● **Document segment**:
United States District Court, N.D. New York
Jun 17, 2009
07-CV-01119 (N.D.N.Y. Jun. 17, 2009)

Opinion

07-CV-01119.

June 17, 2009


DECISION ORDER


I. INTRODUCTION

Petitioner Thomas Kaminski ("Kaminski" or "Petitioner"), acting pro se, petitions the Court for a writ of habeas corpus pursuant to 28 U.S.C. § 2254. The matter was referred to the Hon. Victor E. Bianchini, United States Magistrate Judge, for a Report and Recommendation pursuant to 28 U.S.C. § 636(b) and Local Rule 72.3(c). The Report and Recommendation, dated March 2, 2009, recommended that the petition be denied and the petition dismissed. See Rep. Rec. [dkt. # 22].

Petitioner filed objections to the Report and Recommendation,see Objections Memorandum ("Petitioner's Memorandum") [dkt. # 25], and Respondent filed a letter brief in opposition. See Letter Brief in Opposition ("Respondent's Letter Brief") [dkt. # 23].

● **Goal A**:
According to the court decision, on what date was the Report and Recommendation issued?
● **Goal B**:
Continue the court decision from its last sentence, carrying the opinion forward in the same formal legal style.

● **Data extract**:
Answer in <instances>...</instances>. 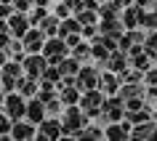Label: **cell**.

● **Exercise result A**:
March 2, 2009

● **Exercise result B**:
II. STANDARD OF REVIEW

When objections to a magistrate judge's report and recommendation are lodged, the district court makes a " de novo determination of those portions of the report or specified proposed findings or recommendations to which objection is made."See 28 U.S.C. § 636(b)(1)(C). General or conclusory objections, or objections which merely recite the same arguments presented to the magistrate judge, are reviewed for clear error. Farid v. Bouey, 554 F. Supp. 2d 301, 306 n. 2 (N.D.N.Y. 2008); see Frankel v. N.Y.C., 2009 WL 465645 at *2 (S.D.N.Y. Feb. 25, 2009). After reviewing the report and recommendation, the Court may "accept, reject, or modify, in whole or in part, the findings or recommendations made by the magistrate judge. The judge may also receive further evidence or recommit the matter to the magistrate judge with instructions." 28 U.S.C. § 636(b)(1)(C).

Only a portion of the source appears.